Wuala also has some other unique desirable features as well as some major technical drawbacks.
  1. Wuala used to allow a P2P mode in which users traded space on their own machines to become part of the storage network. A very neat concept and a good way to get a lot of cloud storage at a reasonable price. (By contrast, 3TB of storage on Amazon, to match one external HD, is $5000 a year).
  2. Wuala has a time travel view that lets you see the previous state of an entire folder. Dropbox and SpiderOak have a single file fixation. You can view previous versions of an individual file using their respective UIs. This is great for, say, a word document, but very poor for a directory containing code or multiple latex files.
  3. FUSE support. Wuala allows the remote drive to be directly mounted via FUSE without requiring everything to be sync'd locally. In theory this would seem to combine the benefits of something like Dropbox with traditional network file systems like NFS and AFS.
And then the drawbacks. Unfortunately these are drawbacks that strike at the core -- the bread and butter of syncing. First, as mentioned above, Wuala doesn't use inotify for to allow the OS to alert it of changed files. Second, Wuala doesn't allow exclusion of files based on name or extension -- a major drawback it shares with Dropbox which makes it inefficient to rebuild compiled projects inside a synced folder. (Note: Wuala also used to not support incremental/differential uploads. That has been implemented.)

In summary:

Wuala
SpiderOak
  • + Ignores symbolic links (rather than doing something terrible)
  • + Exclude files from sync via extension or regex
Dropbox
  • + LAN sync
  • ? More geographic coverage (amazon)

*** P.S. In an ironic act of data non-preservation it looks like the work-arounds I'd posted to the dropbox wiki (http://wiki.dropbox.com/Symlink%20Semantics%20and%20Workarounds) were lost because they took down the entire wiki.
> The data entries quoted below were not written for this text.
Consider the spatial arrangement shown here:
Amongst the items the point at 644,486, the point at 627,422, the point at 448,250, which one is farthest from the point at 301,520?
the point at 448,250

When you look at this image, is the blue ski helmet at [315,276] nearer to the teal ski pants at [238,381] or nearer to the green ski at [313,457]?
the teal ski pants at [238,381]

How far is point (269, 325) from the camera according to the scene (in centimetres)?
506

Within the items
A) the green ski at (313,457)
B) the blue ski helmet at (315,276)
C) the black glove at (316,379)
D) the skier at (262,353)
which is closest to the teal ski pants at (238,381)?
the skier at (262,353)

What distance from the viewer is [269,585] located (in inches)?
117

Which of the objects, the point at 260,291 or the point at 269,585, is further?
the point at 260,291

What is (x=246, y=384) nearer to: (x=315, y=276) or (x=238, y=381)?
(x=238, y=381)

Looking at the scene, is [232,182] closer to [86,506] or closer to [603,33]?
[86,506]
Thursday, February 24, 2011

Dropbox - another way to shoot your foot

Whew, the data loss in the last post actually wasn't that bad because the folder was version controlled anyway (and stored on another server). I thought only using dropbox for working copies would keep me safe.

So much for that idea! In a sleepy state just now I managed to get Dropbox to delete scattered files outside of my Dropbox folder!

This comes back to the symlink semantics, but it can bite you in strange ways. Here's how you can really screw yourself. First, let's say you've got a working copy that stores all your notes and other reference text files that you search often:
   mv foobar ~/dropbox/foobar
Let's further suppose that you are on a Mac or Linux client and foobar contains symbolic links that point to other scattered text files elsewhere in your personal archives that you may want to have at hand (for grepping).

Next, you want to make a major change to foobar, so you back it up, just to be safe:
   cp -a ~/dropbox/foobar ~/dropbox/foobar_bak
A while later you come across this backup (on a different dropbox-linked machine) and delete it:

rm -rf foobar_bak

BAM! That's it, you just screwed yourself.

How? When Dropbox went back to your original Mac/Linux machine to delete foobar_bak, it decided to FOLLOW THE SYMLINKS. That's right, it deleted the original files. Even though the original foobar directory is still there, its links are now broken of course.

The whole point of these links was organizational. They pointed all over the place. Even if you have backups you now have to track them down and restore those scattered files. (Which is what I just spent my time doing.) I guess I'm a synchronization masochist because I seem to ask for this kind of punishment.

Bottom line. If you're a power user, avoid Dropbox or keep your usage very light, e.g. stick an office document in there every once in a while. Or be ready to suffer.